## Extract
------------------------------------------------------------------------

At least a portion of the propylene product stream 1210 can be recycled to the cracker 100 as propylene recycle stream 1215. Recycling at least a portion of the propylene product stream 1210 suppresses propylene production in the one or more crackers 100, thereby increasing the yield of ethylene in the effluent stream 110. In one or more embodiments, at least 10 vol % to 60 vol %; 20 vol % to 60 vol %; 30 vol % to 60 vol %; 40 vol % to 60 vol %; or 50 vol % to 60 vol % of the propylene product stream 1210 can be recycled to the one or more crackers 100 in the propylene recycle stream 1215. In one or more embodiments, at least 60 wt % to 100 wt %; 70 wt % to 100 wt %; 80 wt % to 100 wt %; or 90 wt % to 100 wt % of the propylene product stream 1210 can be recycled to the one or more crackers 100 in the propylene product recycle stream 1215. In one or more embodiments, recycling 20 wt % of the propylene product stream 1210 to the one or more crackers 100 can provide a relative increase in ethylene of about 10 wt % to about 12 wt %. The propylene product stream 1210 exiting the one or more C3 splitters 1200 can include about 90 wt % to about 95 wt % propylene or about 95 wt % to about 99.9 wt % propylene. In one or more embodiments, the propylene product stream 1210 can include as low as about 60 wt % propylene. In one or more embodiments, stream 1020 can be recycled in whole or in part to the reactor.
Considering the crackers 100 in more detail, each cracker 100 can be any system or apparatus suitable for selectively separating a hydrocarbon, including a steam pyrolytic cracker, a hydrocracker, a catalytic cracker, or a fluidized catalytic cracker. For example, the cracker 100 can be a fluidized catalytic cracker that includes a stacked reactor/regenerator, or a fluidized catalytic cracker that includes a riser/reactor, a disengager, a stripper, and a regenerator. In one or more embodiments, the cracker 100 can be a fluidized catalytic cracker that includes a dual riser/reactor, a disengager, a stripper, and a regenerator.
In one or more embodiments, at least two crackers 100 can operate in parallel or series. For example, the hydrocarbon feed stream 90 can be apportioned to at least two catalytic crackers 100, at least one fluid catalytic cracker 100 and at least one thermal cracker 100, or at least two pyrolytic crackers 100, arranged in parallel or series. In one or more embodiments, a dual riser/reactor fluidized catalytic cracker 100 can selectively separate the hydrocarbon feed stream 90, wherein at least a portion of the propylene product stream 1210 can be recycled in propylene product recycle stream 1215 to at least one riser of the dual riser/reactor fluidized catalytic cracker 100.

------------------------------------------------------------------------

## Task description
Repeat the passage about the crackers from "In one or more embodiments, at least two" up to and including "catalytic cracker 100.", swapping "dual riser/reactor" for "twin riser/reactor".

## Material shown

------------------------------------------------------------------------

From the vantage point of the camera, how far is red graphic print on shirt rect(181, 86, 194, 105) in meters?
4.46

------------------------------------------------------------------------

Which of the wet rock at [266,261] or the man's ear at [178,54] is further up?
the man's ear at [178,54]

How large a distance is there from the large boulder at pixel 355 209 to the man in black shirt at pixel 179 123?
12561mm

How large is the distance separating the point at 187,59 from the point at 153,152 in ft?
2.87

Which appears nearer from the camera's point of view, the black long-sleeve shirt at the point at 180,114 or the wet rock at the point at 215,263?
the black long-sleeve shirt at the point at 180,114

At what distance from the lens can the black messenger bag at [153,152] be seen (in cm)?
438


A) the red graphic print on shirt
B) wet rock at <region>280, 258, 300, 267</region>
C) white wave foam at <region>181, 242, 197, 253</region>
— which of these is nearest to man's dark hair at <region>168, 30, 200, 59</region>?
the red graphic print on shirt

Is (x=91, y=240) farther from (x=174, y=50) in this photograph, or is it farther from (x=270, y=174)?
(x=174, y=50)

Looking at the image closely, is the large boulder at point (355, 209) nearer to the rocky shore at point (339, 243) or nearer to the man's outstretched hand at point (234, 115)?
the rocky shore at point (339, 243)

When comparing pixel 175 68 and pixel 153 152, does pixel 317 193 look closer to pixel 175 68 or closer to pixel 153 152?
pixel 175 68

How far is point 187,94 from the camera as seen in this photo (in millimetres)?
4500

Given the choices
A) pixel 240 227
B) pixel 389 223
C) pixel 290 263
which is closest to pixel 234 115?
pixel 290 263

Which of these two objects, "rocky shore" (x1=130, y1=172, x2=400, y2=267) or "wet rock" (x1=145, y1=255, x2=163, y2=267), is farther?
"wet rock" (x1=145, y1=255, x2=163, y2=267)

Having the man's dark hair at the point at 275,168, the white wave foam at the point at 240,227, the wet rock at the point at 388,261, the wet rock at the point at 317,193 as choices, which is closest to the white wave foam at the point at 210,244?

------------------------------------------------------------------------

## The solution
In one or more embodiments, at least two crackers 100 can operate in parallel or series. For example, the hydrocarbon feed stream 90 can be apportioned to at least two catalytic crackers 100, at least one fluid catalytic cracker 100 and at least one thermal cracker 100, or at least two pyrolytic crackers 100, arranged in parallel or series. In one or more embodiments, a twin riser/reactor fluidized catalytic cracker 100 can selectively separate the hydrocarbon feed stream 90, wherein at least a portion of the propylene product stream 1210 can be recycled in propylene product recycle stream 1215 to at least one riser of the twin riser/reactor fluidized catalytic cracker 100.